— start Text section —
Poisson binomial distribution

The probability of having k successful trials out of a total of n can be written as the sum ^[1]

${\displaystyle \Pr(K=k)=\sum \limits _{A\in F_{k}}\prod \limits _{i\in A}p_{i}\prod \limits _{j\in A^{c}}(1-p_{j})}$ 

where ${\displaystyle F_{k}}$  is the set of all subsets of k integers that can be selected from ${\displaystyle \{1,2,3,...,n\}}$ . For example, if n = 3, then ${\displaystyle F_{2}=\left\{\{1,2\},\{1,3\},\{2,3\}\right\}}$ . ${\displaystyle A^{c}}$  is the complement of ${\displaystyle A}$ , i.e. ${\displaystyle A^{c}=\{1,2,3,\dots ,n\}\setminus A}$ .

${\displaystyle F_{k}}$  will contain ${\displaystyle n!/((n-k)!k!)}$  elements, the sum over which is infeasible to compute in practice unless the number of trials n is small (e.g. if n = 30, ${\displaystyle F_{15}}$  contains over 10²⁰ elements). However, there are other, more efficient ways to calculate ${\displaystyle \Pr(K=k)}$ .

As long as none of the success probabilities are equal to one, one can calculate the probability of k successes using the recursive formula ^{[2] [3]}

${\displaystyle \Pr(K=k)={\begin{cases}\prod \limits _{i=1}^{n}(1-p_{i})&k=0\\{\frac {1}{k}}\sum \limits _{i=1}^{k}(-1)^{i-1}\Pr(K=k-i)T(i)&k>0\\\end{cases}}}$ 

where

${\displaystyle T(i)=\sum \limits _{j=1}^{n}\left({\frac {p_{j}}{1-p_{j}}}\right)^{i}.}$ 

The recursive formula is not numerically stable, and should be avoided if ${\displaystyle n}$  is greater than approximately 20.

An alternative is to use a divide-and-conquer algorithm: if we assume ${\displaystyle n=2^{b}}$  is a power of two, denoting by ${\displaystyle f(p_{i:j})}$  the Poisson binomial of ${\displaystyle p_{i},\dots ,p_{j}}$  and ${\displaystyle *}$  the convolution operator, we have ${\displaystyle f(p_{1:2^{b}})=f(p_{1:2^{b-1}})*f(p_{2^{b-1}+1:2^{b}})}$ .
— end Text section —
— start Material supplied —
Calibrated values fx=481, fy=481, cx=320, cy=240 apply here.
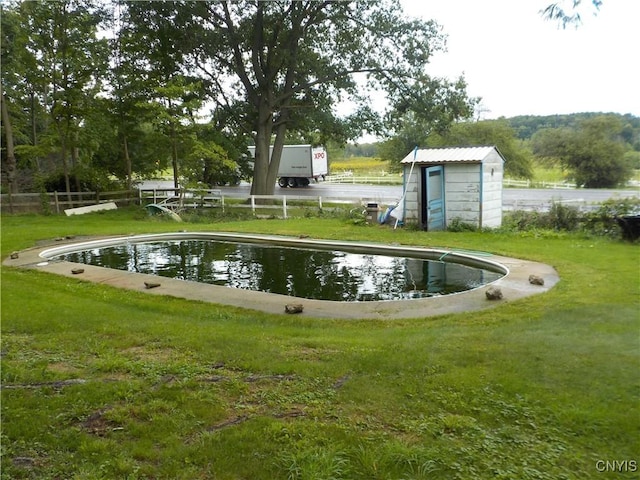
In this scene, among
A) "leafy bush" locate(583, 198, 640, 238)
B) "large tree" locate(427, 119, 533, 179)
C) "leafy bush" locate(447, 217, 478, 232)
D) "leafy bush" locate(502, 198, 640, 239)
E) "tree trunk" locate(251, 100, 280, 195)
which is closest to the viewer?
"leafy bush" locate(583, 198, 640, 238)

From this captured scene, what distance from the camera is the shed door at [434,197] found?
12.6 m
— end Material supplied —
— Goal of the exercise —
Answer from the Poisson binomial distribution text:
1. For n = 30, how many elements does the text say F₁₅ contains?
2. What condition on the success probabilities must hold to use the recursive formula?
3. Above roughly what value of n should the recursive formula be avoided?

— Task answer —
1. Over 10²⁰ elements.
2. None of the success probabilities may be equal to one.
3. Approximately 20.